=== DO THIS ===
Print the data exactly, leaving nothing out.

[start]

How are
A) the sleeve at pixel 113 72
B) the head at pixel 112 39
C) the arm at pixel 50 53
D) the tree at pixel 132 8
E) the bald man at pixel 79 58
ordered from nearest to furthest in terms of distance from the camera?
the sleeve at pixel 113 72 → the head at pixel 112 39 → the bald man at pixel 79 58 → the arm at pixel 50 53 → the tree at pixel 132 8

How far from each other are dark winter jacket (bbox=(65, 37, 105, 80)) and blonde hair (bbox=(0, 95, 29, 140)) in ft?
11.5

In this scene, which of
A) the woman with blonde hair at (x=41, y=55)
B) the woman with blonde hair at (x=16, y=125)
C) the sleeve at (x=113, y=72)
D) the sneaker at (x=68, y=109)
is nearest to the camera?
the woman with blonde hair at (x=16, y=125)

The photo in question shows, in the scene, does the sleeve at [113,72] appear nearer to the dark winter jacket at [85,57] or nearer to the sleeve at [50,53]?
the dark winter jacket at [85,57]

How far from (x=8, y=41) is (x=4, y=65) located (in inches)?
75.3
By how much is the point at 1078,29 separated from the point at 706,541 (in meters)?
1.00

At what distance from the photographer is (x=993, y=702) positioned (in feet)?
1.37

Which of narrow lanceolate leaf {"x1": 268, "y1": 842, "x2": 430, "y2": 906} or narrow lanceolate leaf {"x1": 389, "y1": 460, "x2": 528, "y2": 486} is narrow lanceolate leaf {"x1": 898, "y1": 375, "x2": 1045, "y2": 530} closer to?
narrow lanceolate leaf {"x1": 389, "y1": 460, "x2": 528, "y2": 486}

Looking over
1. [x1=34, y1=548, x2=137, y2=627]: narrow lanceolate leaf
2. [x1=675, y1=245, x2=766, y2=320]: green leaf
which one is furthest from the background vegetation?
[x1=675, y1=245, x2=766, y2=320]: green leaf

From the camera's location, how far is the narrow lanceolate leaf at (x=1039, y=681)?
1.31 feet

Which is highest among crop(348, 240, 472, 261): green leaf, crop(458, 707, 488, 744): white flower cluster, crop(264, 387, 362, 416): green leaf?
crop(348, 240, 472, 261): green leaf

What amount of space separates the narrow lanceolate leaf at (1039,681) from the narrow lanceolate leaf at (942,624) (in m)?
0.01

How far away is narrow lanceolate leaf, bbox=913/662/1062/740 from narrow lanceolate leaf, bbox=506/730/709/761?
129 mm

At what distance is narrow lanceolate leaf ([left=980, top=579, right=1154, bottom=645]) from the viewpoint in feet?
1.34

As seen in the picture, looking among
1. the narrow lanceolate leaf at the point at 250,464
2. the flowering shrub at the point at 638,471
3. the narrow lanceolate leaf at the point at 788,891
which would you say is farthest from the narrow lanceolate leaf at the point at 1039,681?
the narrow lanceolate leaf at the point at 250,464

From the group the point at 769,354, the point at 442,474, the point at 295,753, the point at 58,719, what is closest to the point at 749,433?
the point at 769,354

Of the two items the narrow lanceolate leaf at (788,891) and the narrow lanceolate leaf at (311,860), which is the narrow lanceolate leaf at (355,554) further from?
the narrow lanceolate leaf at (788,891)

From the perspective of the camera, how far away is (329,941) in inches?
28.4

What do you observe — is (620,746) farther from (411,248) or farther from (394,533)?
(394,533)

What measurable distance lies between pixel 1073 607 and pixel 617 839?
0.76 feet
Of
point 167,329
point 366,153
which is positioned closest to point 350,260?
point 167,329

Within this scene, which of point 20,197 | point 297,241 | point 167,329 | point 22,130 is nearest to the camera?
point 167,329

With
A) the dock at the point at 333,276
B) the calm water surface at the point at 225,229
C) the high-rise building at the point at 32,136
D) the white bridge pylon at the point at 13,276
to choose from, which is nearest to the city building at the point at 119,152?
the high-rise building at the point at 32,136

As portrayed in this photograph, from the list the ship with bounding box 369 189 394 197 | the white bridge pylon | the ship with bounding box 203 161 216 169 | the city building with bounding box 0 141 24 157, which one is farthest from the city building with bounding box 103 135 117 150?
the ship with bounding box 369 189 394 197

[end]

=== COMPLETE RESPONSE ===
How are
A) the sleeve at pixel 113 72
B) the head at pixel 112 39
C) the arm at pixel 50 53
D) the tree at pixel 132 8
E) the bald man at pixel 79 58
ordered from nearest to furthest in terms of distance from the camera?
the sleeve at pixel 113 72 → the head at pixel 112 39 → the bald man at pixel 79 58 → the arm at pixel 50 53 → the tree at pixel 132 8

How far from each other are dark winter jacket (bbox=(65, 37, 105, 80)) and blonde hair (bbox=(0, 95, 29, 140)) in ft?
11.5

In this scene, which of
A) the woman with blonde hair at (x=41, y=55)
B) the woman with blonde hair at (x=16, y=125)
C) the sleeve at (x=113, y=72)
D) the sneaker at (x=68, y=109)
is nearest to the camera?
the woman with blonde hair at (x=16, y=125)

The photo in question shows, in the scene, does the sleeve at [113,72] appear nearer to the dark winter jacket at [85,57] or nearer to the sleeve at [50,53]?
the dark winter jacket at [85,57]

How far from (x=8, y=41) is (x=4, y=65) located (in inches)?
75.3
By how much is the point at 1078,29 separated from the point at 706,541 (in meters)?
1.00

At what distance from the photographer is (x=993, y=702) positioned (in feet)?
1.37

Which of narrow lanceolate leaf {"x1": 268, "y1": 842, "x2": 430, "y2": 906} or narrow lanceolate leaf {"x1": 389, "y1": 460, "x2": 528, "y2": 486} is narrow lanceolate leaf {"x1": 898, "y1": 375, "x2": 1045, "y2": 530} closer to?
narrow lanceolate leaf {"x1": 389, "y1": 460, "x2": 528, "y2": 486}

Looking over
1. [x1=34, y1=548, x2=137, y2=627]: narrow lanceolate leaf
2. [x1=675, y1=245, x2=766, y2=320]: green leaf
which one is furthest from the background vegetation?
[x1=675, y1=245, x2=766, y2=320]: green leaf

From the camera's location, how far is the narrow lanceolate leaf at (x=1039, y=681)?
1.31 feet

Which is highest among crop(348, 240, 472, 261): green leaf, crop(458, 707, 488, 744): white flower cluster, crop(264, 387, 362, 416): green leaf?
crop(348, 240, 472, 261): green leaf

What amount of space separates the narrow lanceolate leaf at (1039,681) from the narrow lanceolate leaf at (942,624) (in m)?
0.01

How far away is narrow lanceolate leaf, bbox=913/662/1062/740 from narrow lanceolate leaf, bbox=506/730/709/761?
129 mm

At what distance is narrow lanceolate leaf ([left=980, top=579, right=1154, bottom=645]) from the viewpoint in feet?
1.34

As seen in the picture, looking among
1. the narrow lanceolate leaf at the point at 250,464
2. the flowering shrub at the point at 638,471
3. the narrow lanceolate leaf at the point at 788,891
which would you say is farthest from the narrow lanceolate leaf at the point at 1039,681?
the narrow lanceolate leaf at the point at 250,464

From the group the point at 769,354, the point at 442,474, the point at 295,753, the point at 58,719, what is closest to the point at 749,433?
the point at 769,354

Of the two items the narrow lanceolate leaf at (788,891) and the narrow lanceolate leaf at (311,860), which is the narrow lanceolate leaf at (355,554) further from?
the narrow lanceolate leaf at (788,891)

From the perspective of the camera, how far away is (329,941) in inches?
28.4

What do you observe — is (620,746) farther from (411,248) or farther from (394,533)?
(394,533)

What measurable distance lies between pixel 1073 607 and pixel 617 839?
0.76 feet
Of
point 167,329
point 366,153
which is positioned closest to point 350,260?
point 167,329

Within this scene, which of point 20,197 | point 297,241 | point 167,329 | point 22,130 is nearest to the camera?
point 167,329

With
A) the dock at the point at 333,276
B) the calm water surface at the point at 225,229
C) the high-rise building at the point at 32,136
D) the white bridge pylon at the point at 13,276
to choose from, which is nearest to the city building at the point at 119,152?
the high-rise building at the point at 32,136

As portrayed in this photograph, from the list the ship with bounding box 369 189 394 197 | the white bridge pylon | the ship with bounding box 203 161 216 169 | the city building with bounding box 0 141 24 157, which one is farthest from the city building with bounding box 103 135 117 150?
the ship with bounding box 369 189 394 197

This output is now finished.